The Monkey is a Campy Final Destination with a Family Curse

2/23/2025 2:33 PM CST

Dear Reader,

I have all the same blogs brewing on the back burner that I have promised before. But this week we get a review of Osgood Perkins’s The Monkey, a reimagining of the Stephen King short story of the same name.

Enjoy!

The Monkey is a Campy Final Destination with a Family Curse

The Monkey (2025) Written and Directed by Osgood Perkins

My Verdict: Over the top, campy fun, Mixed tone doesn’t always land

The monkey looks almost exactly like I imagined.

After what felt like an hour of studio logos, The Monkey’s opening scene wasted no time setting the tone. Adam Scott is devilish in his cameo as Petey Shelburn, airline pilot and the deadbeat dad extraordinaire, who is trying to get rid of the titular monkey at a pawn shop. Scott’s character explains the premise, what the monkey is, and what it does. The pawn shop owner does not believe him, and then we get an immediate payoff to prove said premise. It was extremely gruesome. To the point that I would have been surprised to see it in a movie based on a story (by Stephen King) that has little to no gore, had it not been for the advertising campaign promising that there was going to be chaotic deaths. This same ad campaign was the reason I went to go see the film in the first place, so maybe I am splitting hairs. (Splitting hares? Imagine that. Gross, why did you do that?)

##############################

- INSTRUCTIONS FOR THE TASK -
Please copy the stretch of the review of The Monkey from "I have all the" through "like I imagined.", putting "front burner" wherever "back burner" appears.

- INFORMATION SUPPLIED -
##############################

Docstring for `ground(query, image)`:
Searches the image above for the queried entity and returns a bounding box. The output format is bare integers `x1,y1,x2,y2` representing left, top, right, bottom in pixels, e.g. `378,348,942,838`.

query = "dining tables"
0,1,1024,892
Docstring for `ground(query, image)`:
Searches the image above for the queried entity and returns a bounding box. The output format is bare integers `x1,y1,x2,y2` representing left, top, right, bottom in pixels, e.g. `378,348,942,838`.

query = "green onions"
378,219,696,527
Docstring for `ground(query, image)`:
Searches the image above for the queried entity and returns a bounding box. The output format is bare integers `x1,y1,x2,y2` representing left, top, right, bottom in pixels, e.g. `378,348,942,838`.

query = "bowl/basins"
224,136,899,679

##############################

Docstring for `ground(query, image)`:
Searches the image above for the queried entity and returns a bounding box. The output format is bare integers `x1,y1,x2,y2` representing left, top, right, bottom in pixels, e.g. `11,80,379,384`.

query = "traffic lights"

##############################

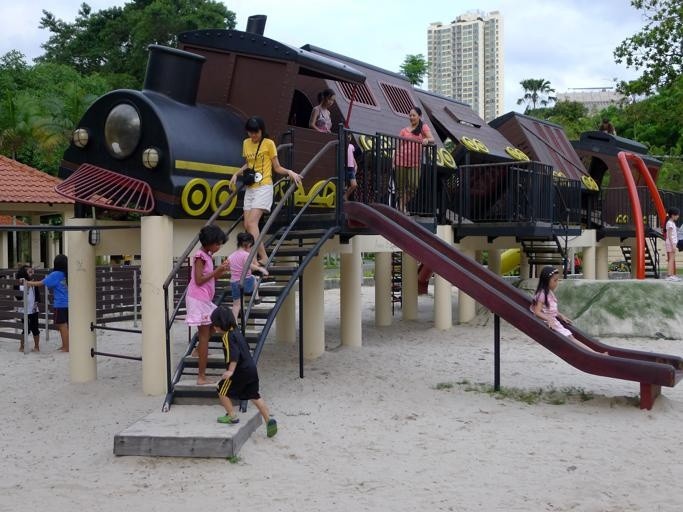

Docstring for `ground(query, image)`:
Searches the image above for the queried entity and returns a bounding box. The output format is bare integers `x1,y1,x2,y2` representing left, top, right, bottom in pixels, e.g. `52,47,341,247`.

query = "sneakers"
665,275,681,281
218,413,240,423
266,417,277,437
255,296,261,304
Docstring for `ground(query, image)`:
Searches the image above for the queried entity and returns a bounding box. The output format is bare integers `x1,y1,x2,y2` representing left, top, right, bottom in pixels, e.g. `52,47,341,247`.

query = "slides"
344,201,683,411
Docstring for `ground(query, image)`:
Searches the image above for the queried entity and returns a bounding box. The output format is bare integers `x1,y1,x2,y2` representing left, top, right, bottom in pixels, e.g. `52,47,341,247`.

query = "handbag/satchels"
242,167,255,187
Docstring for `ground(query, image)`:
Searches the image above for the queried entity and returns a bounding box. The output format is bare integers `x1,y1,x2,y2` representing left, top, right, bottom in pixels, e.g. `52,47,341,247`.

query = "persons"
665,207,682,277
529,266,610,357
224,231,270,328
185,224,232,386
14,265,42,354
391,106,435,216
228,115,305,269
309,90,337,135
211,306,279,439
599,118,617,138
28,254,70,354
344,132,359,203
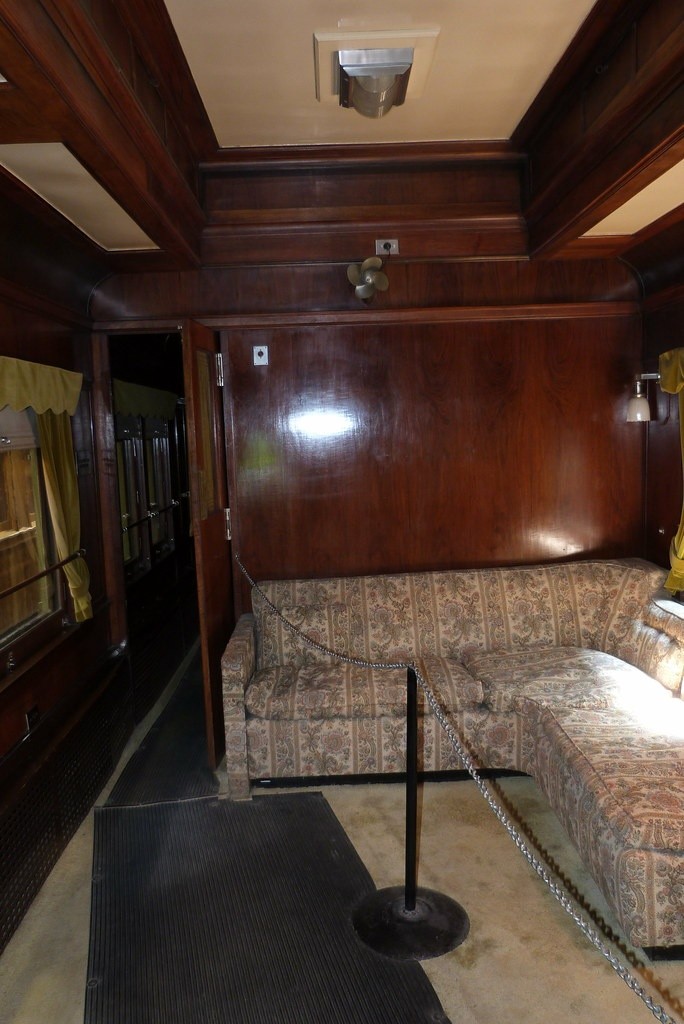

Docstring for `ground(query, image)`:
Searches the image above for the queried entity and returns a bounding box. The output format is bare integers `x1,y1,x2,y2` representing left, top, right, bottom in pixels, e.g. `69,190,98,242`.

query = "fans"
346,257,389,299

##############################

- RESPONSE BELOW -
I have all the same blogs brewing on the front burner that I have promised before. But this week we get a review of Osgood Perkins’s The Monkey, a reimagining of the Stephen King short story of the same name.

Enjoy!

The Monkey is a Campy Final Destination with a Family Curse

The Monkey (2025) Written and Directed by Osgood Perkins

My Verdict: Over the top, campy fun, Mixed tone doesn’t always land

The monkey looks almost exactly like I imagined.